REQUIRED TASK:
Copy out the data below, changing every "rust patch" to "rusty spot" and leaving everything else as it is.

THE DATA:
========

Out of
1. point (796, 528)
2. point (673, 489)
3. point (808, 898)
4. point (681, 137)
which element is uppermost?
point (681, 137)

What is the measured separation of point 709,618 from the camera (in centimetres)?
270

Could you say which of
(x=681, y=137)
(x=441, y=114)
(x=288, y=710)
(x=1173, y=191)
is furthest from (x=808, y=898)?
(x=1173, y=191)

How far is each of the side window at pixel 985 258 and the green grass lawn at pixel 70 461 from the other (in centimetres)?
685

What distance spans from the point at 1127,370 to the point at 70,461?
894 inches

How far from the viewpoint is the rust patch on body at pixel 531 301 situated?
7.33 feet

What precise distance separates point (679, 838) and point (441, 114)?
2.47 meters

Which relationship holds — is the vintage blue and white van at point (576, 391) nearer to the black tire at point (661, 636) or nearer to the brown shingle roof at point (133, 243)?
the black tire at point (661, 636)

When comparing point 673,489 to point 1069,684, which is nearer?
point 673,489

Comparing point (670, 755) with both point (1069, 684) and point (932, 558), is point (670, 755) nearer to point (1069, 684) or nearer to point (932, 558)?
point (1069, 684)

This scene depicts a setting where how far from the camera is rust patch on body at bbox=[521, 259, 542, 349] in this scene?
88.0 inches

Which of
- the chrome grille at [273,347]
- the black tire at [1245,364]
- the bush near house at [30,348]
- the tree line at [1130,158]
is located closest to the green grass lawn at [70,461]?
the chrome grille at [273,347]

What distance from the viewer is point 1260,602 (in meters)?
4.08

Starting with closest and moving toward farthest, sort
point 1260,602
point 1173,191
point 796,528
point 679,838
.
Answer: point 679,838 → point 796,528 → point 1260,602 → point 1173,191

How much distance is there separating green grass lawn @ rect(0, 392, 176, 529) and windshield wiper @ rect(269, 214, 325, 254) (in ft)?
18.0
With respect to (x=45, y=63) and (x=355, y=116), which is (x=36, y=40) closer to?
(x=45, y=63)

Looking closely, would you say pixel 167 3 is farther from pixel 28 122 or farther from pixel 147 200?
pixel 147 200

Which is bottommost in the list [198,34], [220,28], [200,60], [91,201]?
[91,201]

========

SOLUTION TO THE EXERCISE:
Out of
1. point (796, 528)
2. point (673, 489)
3. point (808, 898)
4. point (681, 137)
which element is uppermost?
point (681, 137)

What is the measured separation of point 709,618 from the camera (in centimetres)?
270

Could you say which of
(x=681, y=137)
(x=441, y=114)
(x=288, y=710)
(x=1173, y=191)
is furthest from (x=808, y=898)?
(x=1173, y=191)

How far is each of the side window at pixel 985 258 and the green grass lawn at pixel 70 461 from the other (in centimetres)?
685

What distance spans from the point at 1127,370 to the point at 70,461?
894 inches

How far from the viewpoint is the rusty spot on body at pixel 531 301 situated?
7.33 feet

What precise distance separates point (679, 838) and point (441, 114)?
2.47 meters

Which relationship holds — is the vintage blue and white van at point (576, 391) nearer to the black tire at point (661, 636) or nearer to the brown shingle roof at point (133, 243)?
the black tire at point (661, 636)

When comparing point 673,489 to point 1069,684, which is nearer?
point 673,489

Comparing point (670, 755) with both point (1069, 684) and point (932, 558), is point (670, 755) nearer to point (1069, 684) or nearer to point (932, 558)?
point (1069, 684)

This scene depicts a setting where how far from the camera is rusty spot on body at bbox=[521, 259, 542, 349] in this scene?
88.0 inches

Which of
- the chrome grille at [273,347]
- the black tire at [1245,364]
- the bush near house at [30,348]
- the tree line at [1130,158]
is located closest to the green grass lawn at [70,461]?
the chrome grille at [273,347]

What distance from the viewer is point 1260,602 (in meters)?
4.08

Starting with closest and moving toward farthest, sort
point 1260,602
point 1173,191
point 796,528
point 679,838
.
Answer: point 679,838 → point 796,528 → point 1260,602 → point 1173,191

How much distance is there separating green grass lawn @ rect(0, 392, 176, 529) and windshield wiper @ rect(269, 214, 325, 254) (in ft)?
18.0
With respect to (x=45, y=63) and (x=355, y=116), which is (x=36, y=40) closer to?
(x=45, y=63)

Looking closely, would you say pixel 167 3 is farther from pixel 28 122 or farther from pixel 147 200?
pixel 147 200

Which is bottommost in the list [198,34], [220,28], [200,60], [91,201]?
[91,201]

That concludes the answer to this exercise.